13. Il résulte de tout ce qui précède que la commune de Dunkerque est fondée à soutenir que c'est à tort que, par son jugement du 20 novembre 2018, le tribunal administratif de Lille a rejeté sa demande tendant à ce que M. I... ainsi que les sociétés Edeis et MGC soient condamnés à l'indemniser à hauteur de 2 479 444,56 euros toutes taxes comprises en réparation des désordres affectant les appareils de climatisation situés sur le toit du palais des congrès.
Sur les dépens :
14. Il y a lieu, en application de l'article R. 761-1 du code de justice administrative, de mettre conjointement à la charge définitive de M. I... ainsi que des sociétés Edeis et MGC les frais de l'expert, taxés à la somme de 25 034,09 euros par une ordonnance du président du tribunal administratif de Lille du 12 décembre 2017, ainsi que les frais du sapiteur, taxés à la somme de 15 312 euros par une ordonnance du président du tribunal administratif de Lille du 13 octobre 2016.
Sur les frais de l'instance :
15. Il y a lieu, en application de l'article L. 761-1 du code de justice administrative, de mettre à la charge de M. I... ainsi que des sociétés Edeis et MGC une somme de 2 000 euros au titre des frais exposés par la commune de Dunkerque et de mettre à la charge de la commune une somme de 1 500 euros au titre des frais exposés par l'association Dunkerque Congrès. Ces mêmes dispositions font en revanche obstacle à ce que soit mise à la charge de l'association Dunkerque Congrès la somme réclamée par la commune de Dunkerque et à ce que soient mises à la charge d'une quelconque partie les sommes réclamées par les sociétés Edeis et MGC.
DÉCIDE :
Article 1er : Le jugement du tribunal administratif de Lille du 20 novembre 2018 est annulé.
Article 2 : M. I... ainsi que les sociétés Edeis et MGC sont condamnés solidairement à verser à la commune de Dunkerque une indemnité de 2 479 444,56 euros toutes taxes comprises, assortie des intérêts au taux légal courant à compter du 4 mai 2015 ainsi que de la capitalisation de ces intérêts.
Article 3 : La société MGC garantira la société Edeis à hauteur de 50 % de la condamnation prononcée à son encontre. La société Edeis garantira M. I... à hauteur de 100 % de la condamnation prononcée à son encontre.
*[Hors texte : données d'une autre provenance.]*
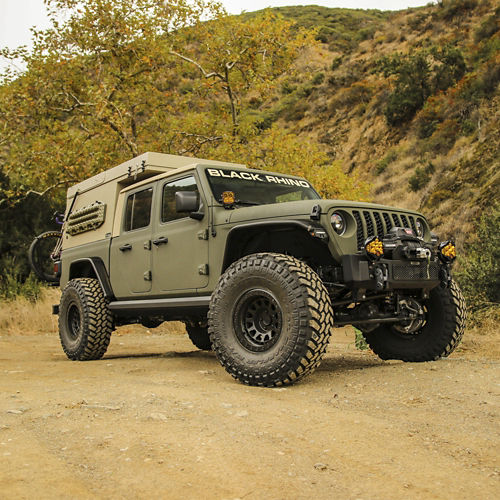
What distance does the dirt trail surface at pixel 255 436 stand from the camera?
2.56m

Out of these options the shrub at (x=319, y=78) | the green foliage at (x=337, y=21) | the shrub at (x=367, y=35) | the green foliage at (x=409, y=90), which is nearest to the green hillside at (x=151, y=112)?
the green foliage at (x=409, y=90)

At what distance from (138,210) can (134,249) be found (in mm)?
469

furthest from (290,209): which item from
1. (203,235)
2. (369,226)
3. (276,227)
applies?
(203,235)

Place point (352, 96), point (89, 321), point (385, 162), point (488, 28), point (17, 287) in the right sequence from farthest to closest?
point (352, 96) → point (385, 162) → point (488, 28) → point (17, 287) → point (89, 321)

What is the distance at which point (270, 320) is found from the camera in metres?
4.93

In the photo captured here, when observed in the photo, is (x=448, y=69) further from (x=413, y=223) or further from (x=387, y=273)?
(x=387, y=273)

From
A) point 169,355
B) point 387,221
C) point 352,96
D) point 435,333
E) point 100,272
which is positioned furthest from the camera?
point 352,96

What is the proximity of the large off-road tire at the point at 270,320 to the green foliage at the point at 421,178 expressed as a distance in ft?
60.6

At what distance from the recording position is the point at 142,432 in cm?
324

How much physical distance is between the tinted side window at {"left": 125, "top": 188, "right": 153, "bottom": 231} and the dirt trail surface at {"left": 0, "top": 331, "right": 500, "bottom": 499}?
209 centimetres

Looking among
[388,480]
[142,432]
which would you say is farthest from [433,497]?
[142,432]

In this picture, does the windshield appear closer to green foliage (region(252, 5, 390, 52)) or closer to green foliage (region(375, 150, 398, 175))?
green foliage (region(375, 150, 398, 175))

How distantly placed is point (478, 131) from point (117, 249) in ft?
55.6

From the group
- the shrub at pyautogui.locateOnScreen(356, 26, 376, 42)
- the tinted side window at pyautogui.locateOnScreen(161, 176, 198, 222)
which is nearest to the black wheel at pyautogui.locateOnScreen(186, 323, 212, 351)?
the tinted side window at pyautogui.locateOnScreen(161, 176, 198, 222)
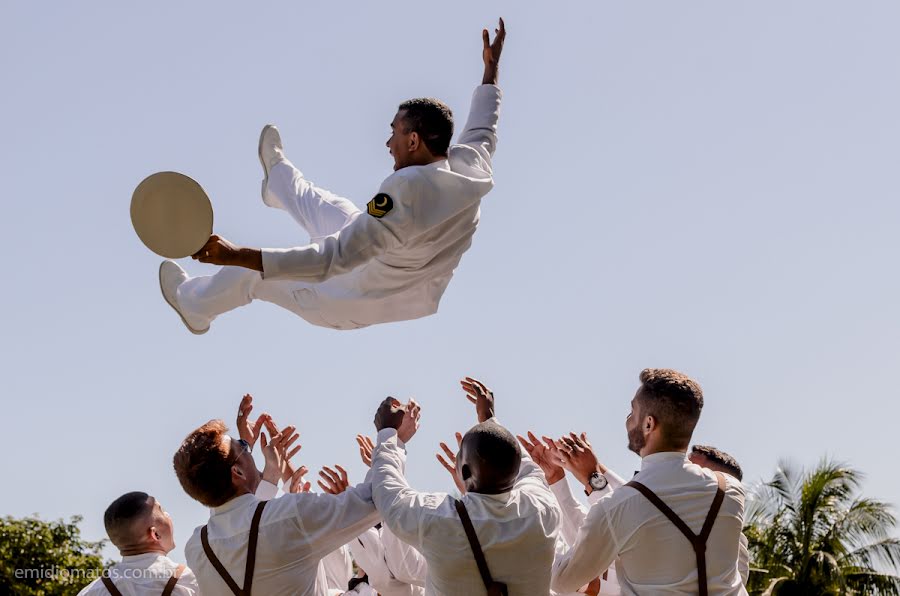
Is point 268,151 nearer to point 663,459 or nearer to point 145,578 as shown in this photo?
point 145,578

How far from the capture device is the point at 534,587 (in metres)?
6.98

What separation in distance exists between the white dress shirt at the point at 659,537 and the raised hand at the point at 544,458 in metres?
0.92

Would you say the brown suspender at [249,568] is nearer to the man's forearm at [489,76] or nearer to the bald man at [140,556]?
the bald man at [140,556]

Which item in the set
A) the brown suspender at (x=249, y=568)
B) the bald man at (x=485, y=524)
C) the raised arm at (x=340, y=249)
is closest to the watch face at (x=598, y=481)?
the bald man at (x=485, y=524)

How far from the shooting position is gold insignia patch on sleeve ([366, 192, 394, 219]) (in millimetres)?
8219

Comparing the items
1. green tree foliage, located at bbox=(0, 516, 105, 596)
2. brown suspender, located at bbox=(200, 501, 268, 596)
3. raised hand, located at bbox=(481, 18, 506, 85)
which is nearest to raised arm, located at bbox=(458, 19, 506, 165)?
raised hand, located at bbox=(481, 18, 506, 85)

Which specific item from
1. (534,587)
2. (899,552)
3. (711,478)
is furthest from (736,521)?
(899,552)

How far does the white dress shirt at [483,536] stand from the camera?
22.6 feet

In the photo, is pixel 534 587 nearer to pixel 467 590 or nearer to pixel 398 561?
pixel 467 590

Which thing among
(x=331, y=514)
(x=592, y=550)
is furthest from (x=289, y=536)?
(x=592, y=550)

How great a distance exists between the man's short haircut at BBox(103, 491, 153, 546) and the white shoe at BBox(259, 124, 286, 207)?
300 centimetres

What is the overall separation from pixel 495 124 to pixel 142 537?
13.1 feet

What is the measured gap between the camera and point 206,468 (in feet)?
24.7

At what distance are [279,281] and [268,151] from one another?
1.20m
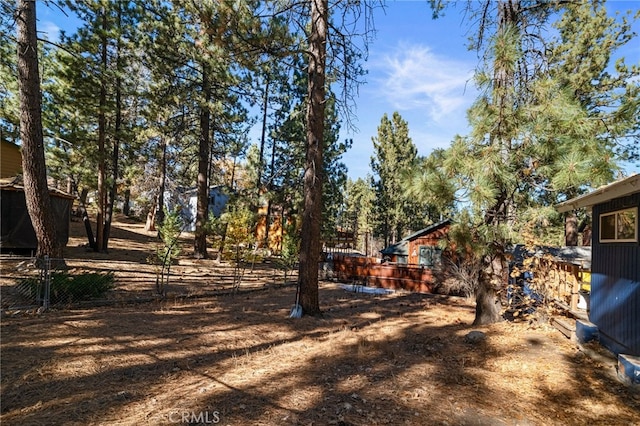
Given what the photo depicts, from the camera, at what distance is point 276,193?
1531cm

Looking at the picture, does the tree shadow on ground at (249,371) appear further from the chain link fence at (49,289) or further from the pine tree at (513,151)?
the pine tree at (513,151)

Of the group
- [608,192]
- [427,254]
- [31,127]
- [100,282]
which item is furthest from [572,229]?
[31,127]

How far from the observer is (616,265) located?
5184 millimetres

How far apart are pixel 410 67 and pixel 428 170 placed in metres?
4.58

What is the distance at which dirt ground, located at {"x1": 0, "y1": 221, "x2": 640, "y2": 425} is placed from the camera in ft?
10.7

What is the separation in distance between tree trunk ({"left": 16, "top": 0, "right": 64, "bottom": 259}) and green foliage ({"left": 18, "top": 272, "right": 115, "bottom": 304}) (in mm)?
1443

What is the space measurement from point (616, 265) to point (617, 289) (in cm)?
35

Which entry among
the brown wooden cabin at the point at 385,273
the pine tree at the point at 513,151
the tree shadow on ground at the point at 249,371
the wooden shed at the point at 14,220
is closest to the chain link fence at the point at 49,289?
the tree shadow on ground at the point at 249,371

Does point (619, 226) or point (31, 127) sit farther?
point (31, 127)

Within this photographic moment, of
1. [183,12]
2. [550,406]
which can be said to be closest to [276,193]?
[183,12]

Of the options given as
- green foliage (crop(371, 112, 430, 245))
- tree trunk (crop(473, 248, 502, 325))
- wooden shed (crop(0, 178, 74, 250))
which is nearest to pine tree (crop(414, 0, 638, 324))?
tree trunk (crop(473, 248, 502, 325))

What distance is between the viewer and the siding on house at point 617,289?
4.62 meters

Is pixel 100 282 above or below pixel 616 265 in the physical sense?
below

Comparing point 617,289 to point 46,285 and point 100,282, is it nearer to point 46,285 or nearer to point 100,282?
point 100,282
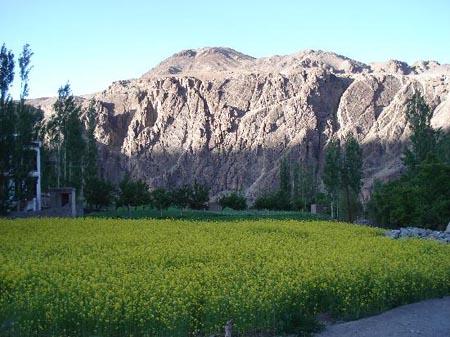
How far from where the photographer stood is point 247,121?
399 ft

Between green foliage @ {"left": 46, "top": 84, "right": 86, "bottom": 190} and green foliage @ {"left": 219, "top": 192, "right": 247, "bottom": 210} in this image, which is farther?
green foliage @ {"left": 219, "top": 192, "right": 247, "bottom": 210}

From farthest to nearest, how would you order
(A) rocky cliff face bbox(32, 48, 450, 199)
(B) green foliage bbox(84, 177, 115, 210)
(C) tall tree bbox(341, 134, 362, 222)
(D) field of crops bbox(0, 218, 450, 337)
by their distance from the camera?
(A) rocky cliff face bbox(32, 48, 450, 199), (C) tall tree bbox(341, 134, 362, 222), (B) green foliage bbox(84, 177, 115, 210), (D) field of crops bbox(0, 218, 450, 337)

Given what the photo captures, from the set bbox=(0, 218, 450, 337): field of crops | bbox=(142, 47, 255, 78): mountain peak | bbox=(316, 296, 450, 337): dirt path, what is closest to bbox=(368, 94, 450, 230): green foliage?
bbox=(0, 218, 450, 337): field of crops

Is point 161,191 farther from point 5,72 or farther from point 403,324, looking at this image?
point 403,324

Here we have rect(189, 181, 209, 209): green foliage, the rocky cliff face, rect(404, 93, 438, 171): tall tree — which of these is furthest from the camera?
the rocky cliff face

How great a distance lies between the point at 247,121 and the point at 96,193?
73.1 metres

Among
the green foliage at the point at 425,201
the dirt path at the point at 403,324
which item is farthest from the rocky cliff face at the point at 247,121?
the dirt path at the point at 403,324

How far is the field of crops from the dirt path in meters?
0.43

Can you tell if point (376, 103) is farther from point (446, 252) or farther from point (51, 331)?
point (51, 331)

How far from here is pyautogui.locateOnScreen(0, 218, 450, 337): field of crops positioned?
1021 centimetres

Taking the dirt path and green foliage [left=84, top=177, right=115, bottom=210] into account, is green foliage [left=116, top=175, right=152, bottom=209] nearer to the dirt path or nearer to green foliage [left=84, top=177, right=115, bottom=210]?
green foliage [left=84, top=177, right=115, bottom=210]

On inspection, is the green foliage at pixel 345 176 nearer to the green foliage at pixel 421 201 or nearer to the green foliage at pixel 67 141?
the green foliage at pixel 421 201

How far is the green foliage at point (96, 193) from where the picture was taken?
167ft

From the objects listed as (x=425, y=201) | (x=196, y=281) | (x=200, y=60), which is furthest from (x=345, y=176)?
(x=200, y=60)
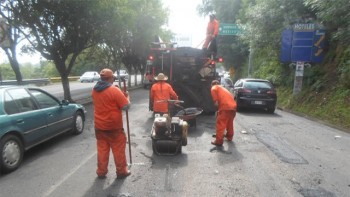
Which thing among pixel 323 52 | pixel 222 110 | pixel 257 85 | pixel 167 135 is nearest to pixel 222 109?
pixel 222 110

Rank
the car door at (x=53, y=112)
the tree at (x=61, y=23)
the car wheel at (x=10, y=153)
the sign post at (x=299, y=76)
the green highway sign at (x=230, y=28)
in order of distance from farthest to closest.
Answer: the green highway sign at (x=230, y=28)
the sign post at (x=299, y=76)
the tree at (x=61, y=23)
the car door at (x=53, y=112)
the car wheel at (x=10, y=153)

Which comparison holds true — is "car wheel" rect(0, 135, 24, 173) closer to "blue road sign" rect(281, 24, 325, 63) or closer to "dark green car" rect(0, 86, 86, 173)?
"dark green car" rect(0, 86, 86, 173)

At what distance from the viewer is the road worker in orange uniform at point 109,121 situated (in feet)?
18.0

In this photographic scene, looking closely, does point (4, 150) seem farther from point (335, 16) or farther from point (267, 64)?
point (267, 64)

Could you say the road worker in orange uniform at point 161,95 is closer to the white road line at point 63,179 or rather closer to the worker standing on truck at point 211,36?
the white road line at point 63,179

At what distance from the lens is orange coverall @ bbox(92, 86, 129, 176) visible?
5.48 metres

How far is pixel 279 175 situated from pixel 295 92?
12.3m

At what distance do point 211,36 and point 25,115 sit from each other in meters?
7.66

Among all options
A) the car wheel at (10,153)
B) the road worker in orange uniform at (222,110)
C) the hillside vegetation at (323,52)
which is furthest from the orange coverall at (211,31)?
the car wheel at (10,153)

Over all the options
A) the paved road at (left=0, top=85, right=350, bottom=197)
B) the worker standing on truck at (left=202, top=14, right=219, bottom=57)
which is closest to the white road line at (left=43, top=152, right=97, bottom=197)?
the paved road at (left=0, top=85, right=350, bottom=197)

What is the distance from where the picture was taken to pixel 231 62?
3981cm

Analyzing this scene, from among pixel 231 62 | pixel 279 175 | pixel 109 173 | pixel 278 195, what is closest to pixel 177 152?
pixel 109 173

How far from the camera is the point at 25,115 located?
6.55 meters

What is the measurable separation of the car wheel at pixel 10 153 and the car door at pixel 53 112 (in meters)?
1.20
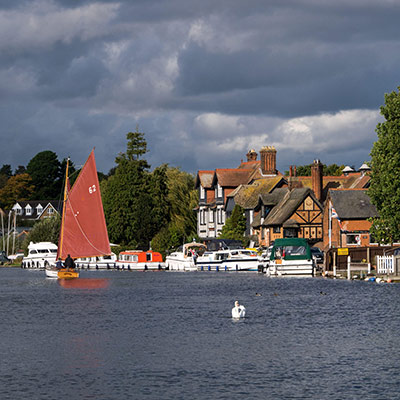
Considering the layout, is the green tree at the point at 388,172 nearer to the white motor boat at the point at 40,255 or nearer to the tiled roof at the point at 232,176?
the tiled roof at the point at 232,176

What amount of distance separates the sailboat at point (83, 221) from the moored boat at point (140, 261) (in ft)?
85.5

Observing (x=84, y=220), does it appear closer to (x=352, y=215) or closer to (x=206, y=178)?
(x=352, y=215)

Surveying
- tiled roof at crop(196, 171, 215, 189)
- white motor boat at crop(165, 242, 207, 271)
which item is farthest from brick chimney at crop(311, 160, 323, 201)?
tiled roof at crop(196, 171, 215, 189)

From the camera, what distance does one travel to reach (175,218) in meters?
147

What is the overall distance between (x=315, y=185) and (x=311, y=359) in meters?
95.5

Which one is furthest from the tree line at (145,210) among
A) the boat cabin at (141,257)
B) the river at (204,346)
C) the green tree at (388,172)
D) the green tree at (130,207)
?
the river at (204,346)

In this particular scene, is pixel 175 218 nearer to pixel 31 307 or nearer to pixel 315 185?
pixel 315 185

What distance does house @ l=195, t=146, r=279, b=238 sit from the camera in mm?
144125

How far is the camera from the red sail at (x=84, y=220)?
9462 cm

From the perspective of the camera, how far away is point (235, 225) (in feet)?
440

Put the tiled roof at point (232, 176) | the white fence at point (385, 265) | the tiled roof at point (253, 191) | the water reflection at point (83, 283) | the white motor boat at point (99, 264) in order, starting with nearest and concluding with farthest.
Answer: the white fence at point (385, 265) → the water reflection at point (83, 283) → the white motor boat at point (99, 264) → the tiled roof at point (253, 191) → the tiled roof at point (232, 176)

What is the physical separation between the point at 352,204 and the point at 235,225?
93.9 feet

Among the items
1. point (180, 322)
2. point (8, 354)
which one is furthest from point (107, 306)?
point (8, 354)

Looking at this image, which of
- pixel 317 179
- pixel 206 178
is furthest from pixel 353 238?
pixel 206 178
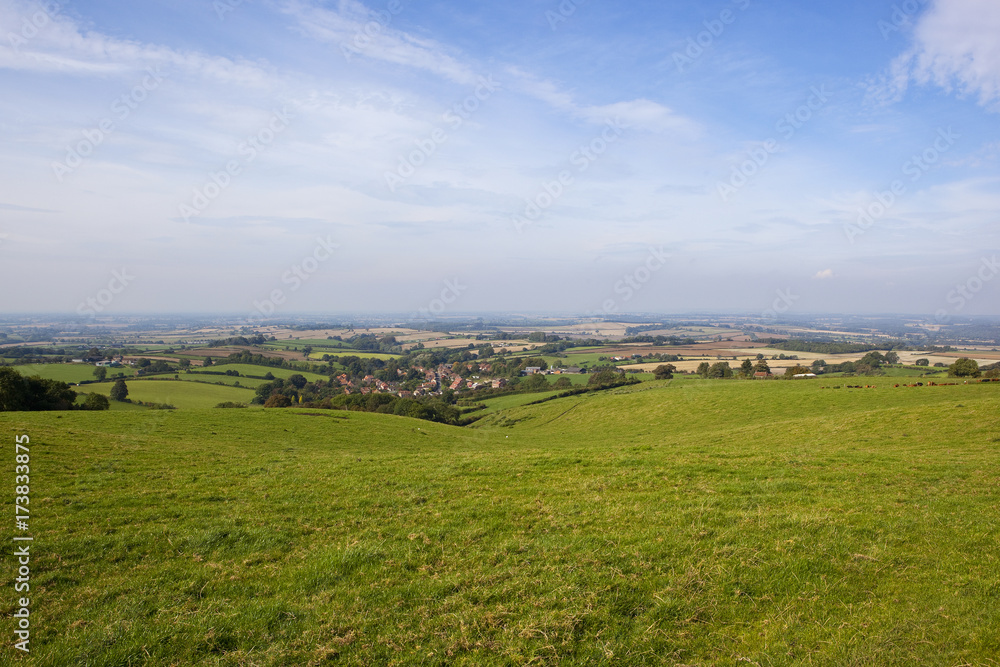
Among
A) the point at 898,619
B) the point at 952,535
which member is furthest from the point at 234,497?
the point at 952,535

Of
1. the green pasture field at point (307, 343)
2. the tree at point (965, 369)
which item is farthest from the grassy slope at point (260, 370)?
the tree at point (965, 369)

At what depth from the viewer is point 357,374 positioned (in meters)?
110

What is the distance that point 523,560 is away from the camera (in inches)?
305

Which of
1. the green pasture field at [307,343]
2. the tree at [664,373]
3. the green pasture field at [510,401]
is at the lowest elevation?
the green pasture field at [510,401]

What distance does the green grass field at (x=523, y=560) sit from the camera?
5.55 meters

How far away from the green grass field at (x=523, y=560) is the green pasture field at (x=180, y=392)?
51.8 metres

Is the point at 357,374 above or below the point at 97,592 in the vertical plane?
below

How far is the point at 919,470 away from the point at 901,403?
24528 mm

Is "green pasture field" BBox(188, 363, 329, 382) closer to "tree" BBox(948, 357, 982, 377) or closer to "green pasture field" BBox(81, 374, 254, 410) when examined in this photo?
"green pasture field" BBox(81, 374, 254, 410)

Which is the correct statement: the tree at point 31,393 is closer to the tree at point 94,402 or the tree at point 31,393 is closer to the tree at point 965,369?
the tree at point 94,402

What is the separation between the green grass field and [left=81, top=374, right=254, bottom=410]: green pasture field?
170 feet

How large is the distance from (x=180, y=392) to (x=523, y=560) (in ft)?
253

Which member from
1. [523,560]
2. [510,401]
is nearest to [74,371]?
[510,401]

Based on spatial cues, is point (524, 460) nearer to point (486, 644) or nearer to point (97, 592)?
point (486, 644)
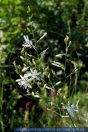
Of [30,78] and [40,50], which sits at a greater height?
[30,78]

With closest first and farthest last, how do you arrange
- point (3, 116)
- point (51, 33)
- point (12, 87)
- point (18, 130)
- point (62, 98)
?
1. point (62, 98)
2. point (18, 130)
3. point (3, 116)
4. point (12, 87)
5. point (51, 33)

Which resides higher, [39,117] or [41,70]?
[41,70]

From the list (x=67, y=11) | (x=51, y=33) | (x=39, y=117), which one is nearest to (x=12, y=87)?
(x=39, y=117)

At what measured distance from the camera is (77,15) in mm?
5301

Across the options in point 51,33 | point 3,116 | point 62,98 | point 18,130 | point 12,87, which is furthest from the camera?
point 51,33

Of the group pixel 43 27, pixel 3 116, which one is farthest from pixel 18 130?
pixel 43 27

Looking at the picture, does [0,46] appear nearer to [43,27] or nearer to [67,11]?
[43,27]

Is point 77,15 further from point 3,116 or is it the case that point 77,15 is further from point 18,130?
point 18,130

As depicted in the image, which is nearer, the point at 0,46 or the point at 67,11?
the point at 0,46

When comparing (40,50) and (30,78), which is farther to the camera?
(40,50)

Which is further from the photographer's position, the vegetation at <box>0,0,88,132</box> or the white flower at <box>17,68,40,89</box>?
the vegetation at <box>0,0,88,132</box>

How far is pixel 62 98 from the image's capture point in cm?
225

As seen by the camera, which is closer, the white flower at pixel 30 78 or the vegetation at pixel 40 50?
the white flower at pixel 30 78

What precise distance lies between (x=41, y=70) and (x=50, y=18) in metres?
2.84
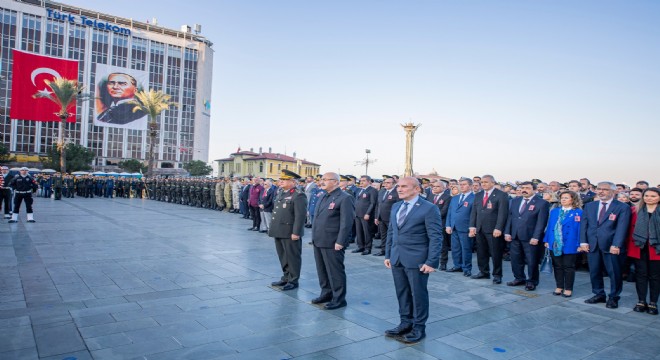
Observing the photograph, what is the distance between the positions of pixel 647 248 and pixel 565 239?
1037 mm

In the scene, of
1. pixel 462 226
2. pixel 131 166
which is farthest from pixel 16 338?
pixel 131 166

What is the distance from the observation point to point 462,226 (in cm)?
821

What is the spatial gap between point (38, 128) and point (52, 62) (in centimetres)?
2128

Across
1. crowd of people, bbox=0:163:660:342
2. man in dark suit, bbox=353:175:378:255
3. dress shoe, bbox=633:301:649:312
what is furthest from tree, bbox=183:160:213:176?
dress shoe, bbox=633:301:649:312

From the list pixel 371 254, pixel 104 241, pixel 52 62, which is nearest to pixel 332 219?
pixel 371 254

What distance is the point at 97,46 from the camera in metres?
63.1

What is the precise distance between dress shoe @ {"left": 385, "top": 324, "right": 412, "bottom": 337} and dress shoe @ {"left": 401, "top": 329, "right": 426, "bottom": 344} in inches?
2.7

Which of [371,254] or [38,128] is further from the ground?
[38,128]

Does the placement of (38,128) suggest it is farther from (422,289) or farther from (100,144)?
(422,289)

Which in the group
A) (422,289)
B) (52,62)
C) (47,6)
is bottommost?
(422,289)

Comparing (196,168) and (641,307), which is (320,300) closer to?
(641,307)

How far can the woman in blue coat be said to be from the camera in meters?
6.48

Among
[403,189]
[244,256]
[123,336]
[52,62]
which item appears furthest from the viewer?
[52,62]

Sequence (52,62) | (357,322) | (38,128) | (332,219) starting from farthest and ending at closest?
(38,128)
(52,62)
(332,219)
(357,322)
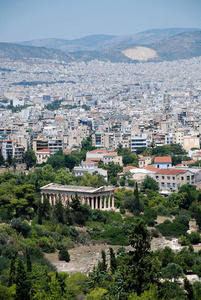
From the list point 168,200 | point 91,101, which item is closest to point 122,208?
point 168,200

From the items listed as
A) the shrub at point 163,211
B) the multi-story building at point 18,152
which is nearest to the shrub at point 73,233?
the shrub at point 163,211

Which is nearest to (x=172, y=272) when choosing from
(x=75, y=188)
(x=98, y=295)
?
(x=98, y=295)

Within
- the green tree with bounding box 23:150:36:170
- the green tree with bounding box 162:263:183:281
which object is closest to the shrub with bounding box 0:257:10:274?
the green tree with bounding box 162:263:183:281

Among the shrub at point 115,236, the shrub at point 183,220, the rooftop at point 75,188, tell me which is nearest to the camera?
the shrub at point 115,236

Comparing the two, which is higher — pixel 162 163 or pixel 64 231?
pixel 162 163

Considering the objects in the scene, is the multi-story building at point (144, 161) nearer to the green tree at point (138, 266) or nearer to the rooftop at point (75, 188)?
the rooftop at point (75, 188)

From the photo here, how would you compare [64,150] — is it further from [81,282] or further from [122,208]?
[81,282]

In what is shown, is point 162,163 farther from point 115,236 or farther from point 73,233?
point 73,233

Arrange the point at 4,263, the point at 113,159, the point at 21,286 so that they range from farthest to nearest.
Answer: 1. the point at 113,159
2. the point at 4,263
3. the point at 21,286
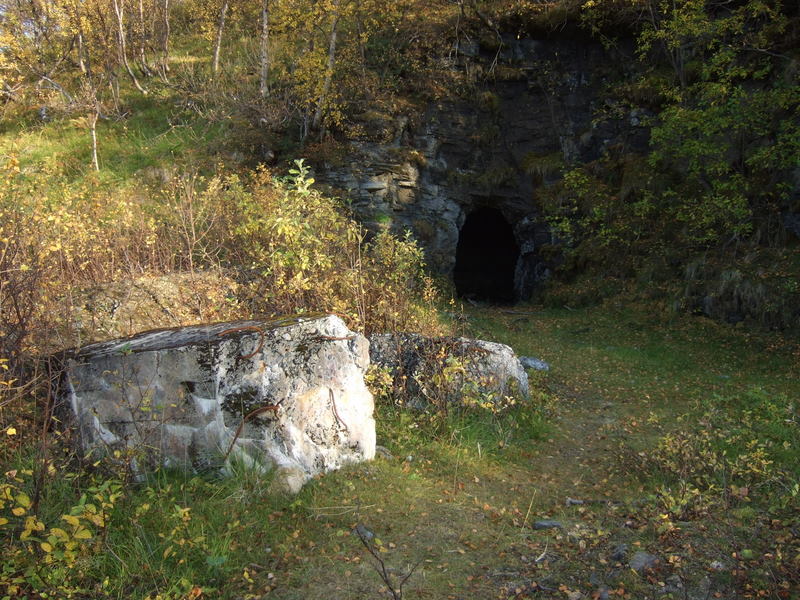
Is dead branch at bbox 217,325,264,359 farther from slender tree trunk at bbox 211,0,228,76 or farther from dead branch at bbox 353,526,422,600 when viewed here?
slender tree trunk at bbox 211,0,228,76

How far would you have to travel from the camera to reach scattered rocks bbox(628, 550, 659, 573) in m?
3.46

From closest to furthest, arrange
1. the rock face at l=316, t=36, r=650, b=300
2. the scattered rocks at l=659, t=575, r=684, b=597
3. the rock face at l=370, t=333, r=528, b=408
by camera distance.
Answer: the scattered rocks at l=659, t=575, r=684, b=597, the rock face at l=370, t=333, r=528, b=408, the rock face at l=316, t=36, r=650, b=300

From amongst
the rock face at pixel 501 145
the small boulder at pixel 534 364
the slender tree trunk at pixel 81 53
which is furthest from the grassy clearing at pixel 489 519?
the slender tree trunk at pixel 81 53

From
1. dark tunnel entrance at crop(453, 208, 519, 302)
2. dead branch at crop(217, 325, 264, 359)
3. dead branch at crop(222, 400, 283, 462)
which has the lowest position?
dark tunnel entrance at crop(453, 208, 519, 302)

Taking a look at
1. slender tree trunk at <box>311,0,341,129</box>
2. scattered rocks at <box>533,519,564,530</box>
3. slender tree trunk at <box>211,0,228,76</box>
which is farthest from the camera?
slender tree trunk at <box>211,0,228,76</box>

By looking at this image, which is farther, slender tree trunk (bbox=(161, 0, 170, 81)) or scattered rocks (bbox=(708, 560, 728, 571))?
slender tree trunk (bbox=(161, 0, 170, 81))

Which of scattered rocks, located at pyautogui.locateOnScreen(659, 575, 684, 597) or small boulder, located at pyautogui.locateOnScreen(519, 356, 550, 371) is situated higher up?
scattered rocks, located at pyautogui.locateOnScreen(659, 575, 684, 597)

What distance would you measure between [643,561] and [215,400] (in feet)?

Article 4 : Les frais de l'expertise, taxés à la somme totale de 40 346,09 euros, sont mis conjointement à la charge définitive de M. I... ainsi que des sociétés Edeis et MGC.
Article 5 : M. I... ainsi que les sociétés Edeis et MGC verseront conjointement une somme de 2 000 euros à la commune de Dunkerque en application de l'article L. 761-1 du code de justice administrative. La commune de Dunkerque versera une somme de 1 500 euros à l'association Dunkerque Congrès en application des mêmes dispositions.
Article 6 : Le surplus de la demande présentée par la commune de Dunkerque devant le tribunal administratif de Lille ainsi que le surplus des conclusions d'appel des parties sont rejetés.
Article 7 : Le présent arrêt sera notifié à la commune de Dunkerque, à M. A... I..., à la société Edeis, à la société MGC et à l'association Dunkerque Congrès.